■ Exercise instructions ■
Return every one of the records below word for word, leaving out the pictures.
◇ ◇ ◇ ◇ ◇
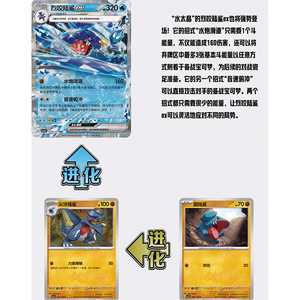 Cartes à collectionner JPS <span class=keywords><strong>Carte</strong></span> Scarlet & Violet en chinois simplifié, édition originale Dark Crystal Blaze Slim Box, pour cadeau, boîte de booster Pokémoned - Product Image 5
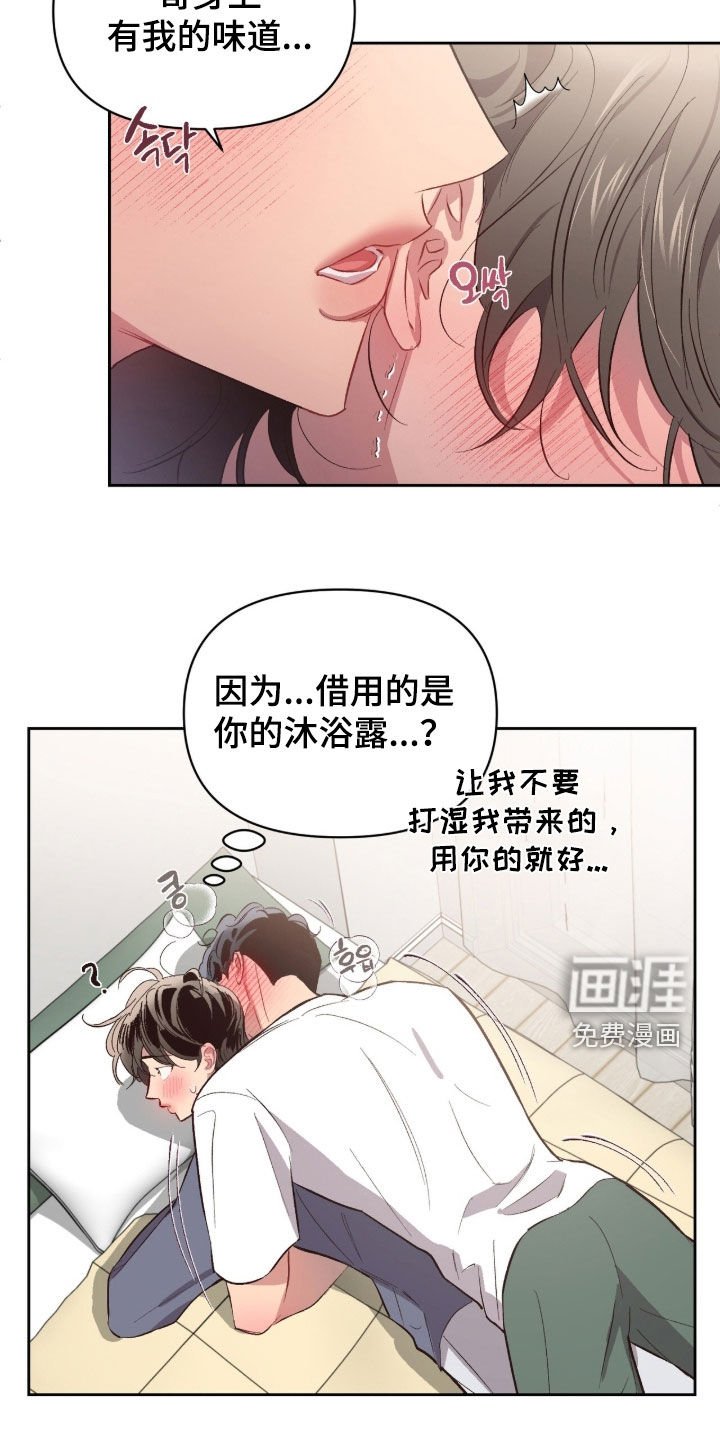 第63章：【第二季】你没事吧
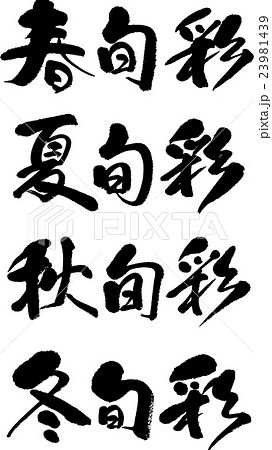 春夏秋冬旬彩 春夏秋冬旬彩 23981439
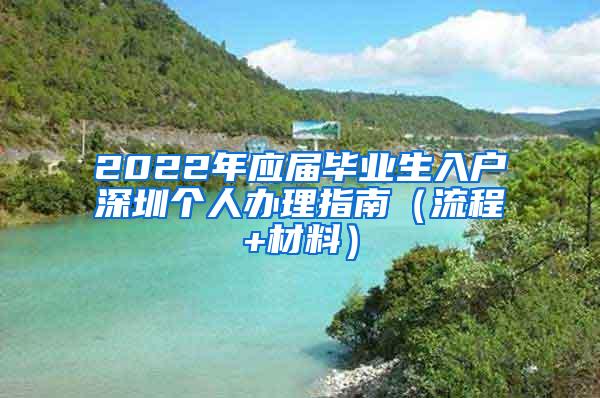 2022年应届毕业生入户深圳个人办理指南（流程+材料）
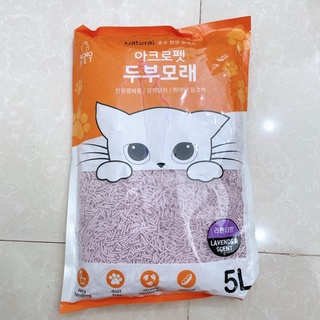 Cát đậu nành AcroPet 5L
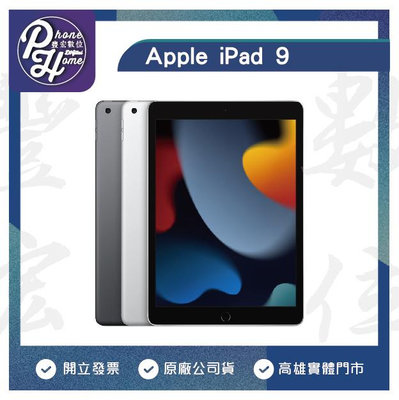 『豐宏數位』高雄 光華 Apple iPad 9【256G LTE版】高雄實體店面 門市自取價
◇ ◇ ◇ ◇ ◇
■ Answer area ■
 Cartes à collectionner JPS <span class=keywords><strong>Carte</strong></span> Scarlet & Violet en chinois simplifié, édition originale Dark Crystal Blaze Slim Box, pour cadeau, boîte de booster Pokémoned - Product Image 5
 第63章：【第二季】你没事吧
 春夏秋冬旬彩 春夏秋冬旬彩 23981439
 2022年应届毕业生入户深圳个人办理指南（流程+材料）
 Cát đậu nành AcroPet 5L
 『豐宏數位』高雄 光華 Apple iPad 9【256G LTE版】高雄實體店面 門市自取價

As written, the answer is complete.